**Problem details:**
In exact form, please repeat the records from their opening line down to the line with "common name: stump-tailed macaque", including that line.

[Stored items]
• • • •
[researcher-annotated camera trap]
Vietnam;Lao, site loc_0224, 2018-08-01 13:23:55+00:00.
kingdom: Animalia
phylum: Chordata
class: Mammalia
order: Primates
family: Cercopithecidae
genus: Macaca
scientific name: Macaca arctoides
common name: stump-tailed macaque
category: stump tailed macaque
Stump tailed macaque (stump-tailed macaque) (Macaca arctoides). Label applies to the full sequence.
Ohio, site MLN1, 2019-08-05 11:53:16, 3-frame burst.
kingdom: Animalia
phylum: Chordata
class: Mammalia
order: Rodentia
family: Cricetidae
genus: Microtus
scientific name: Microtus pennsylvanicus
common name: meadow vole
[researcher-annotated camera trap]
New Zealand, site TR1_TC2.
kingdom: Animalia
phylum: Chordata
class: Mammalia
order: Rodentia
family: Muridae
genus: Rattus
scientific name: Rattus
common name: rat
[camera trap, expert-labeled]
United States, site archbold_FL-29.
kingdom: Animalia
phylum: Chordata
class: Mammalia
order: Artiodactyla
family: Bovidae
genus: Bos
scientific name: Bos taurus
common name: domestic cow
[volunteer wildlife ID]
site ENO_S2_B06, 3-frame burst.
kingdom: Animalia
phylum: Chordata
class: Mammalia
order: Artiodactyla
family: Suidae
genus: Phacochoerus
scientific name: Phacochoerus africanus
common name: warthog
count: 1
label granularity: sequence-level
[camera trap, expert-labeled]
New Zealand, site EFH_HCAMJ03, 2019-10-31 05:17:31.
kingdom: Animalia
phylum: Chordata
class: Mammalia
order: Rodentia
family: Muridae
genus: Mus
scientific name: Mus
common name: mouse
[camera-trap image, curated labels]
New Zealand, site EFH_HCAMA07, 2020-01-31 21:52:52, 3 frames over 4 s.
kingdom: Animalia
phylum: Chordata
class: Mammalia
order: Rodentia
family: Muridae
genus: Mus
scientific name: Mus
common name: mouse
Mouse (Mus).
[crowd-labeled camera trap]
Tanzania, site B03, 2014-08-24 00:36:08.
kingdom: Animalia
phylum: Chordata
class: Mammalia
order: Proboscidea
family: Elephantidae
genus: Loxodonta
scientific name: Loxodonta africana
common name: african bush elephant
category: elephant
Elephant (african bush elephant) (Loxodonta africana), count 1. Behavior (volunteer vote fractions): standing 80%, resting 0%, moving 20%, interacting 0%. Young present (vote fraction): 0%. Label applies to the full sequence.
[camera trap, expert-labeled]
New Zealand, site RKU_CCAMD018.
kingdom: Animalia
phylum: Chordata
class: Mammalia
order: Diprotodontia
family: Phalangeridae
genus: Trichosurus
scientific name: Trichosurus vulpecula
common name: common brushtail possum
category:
• • • •
**Answer area:**
[researcher-annotated camera trap]
Vietnam;Lao, site loc_0224, 2018-08-01 13:23:55+00:00.
kingdom: Animalia
phylum: Chordata
class: Mammalia
order: Primates
family: Cercopithecidae
genus: Macaca
scientific name: Macaca arctoides
common name: stump-tailed macaque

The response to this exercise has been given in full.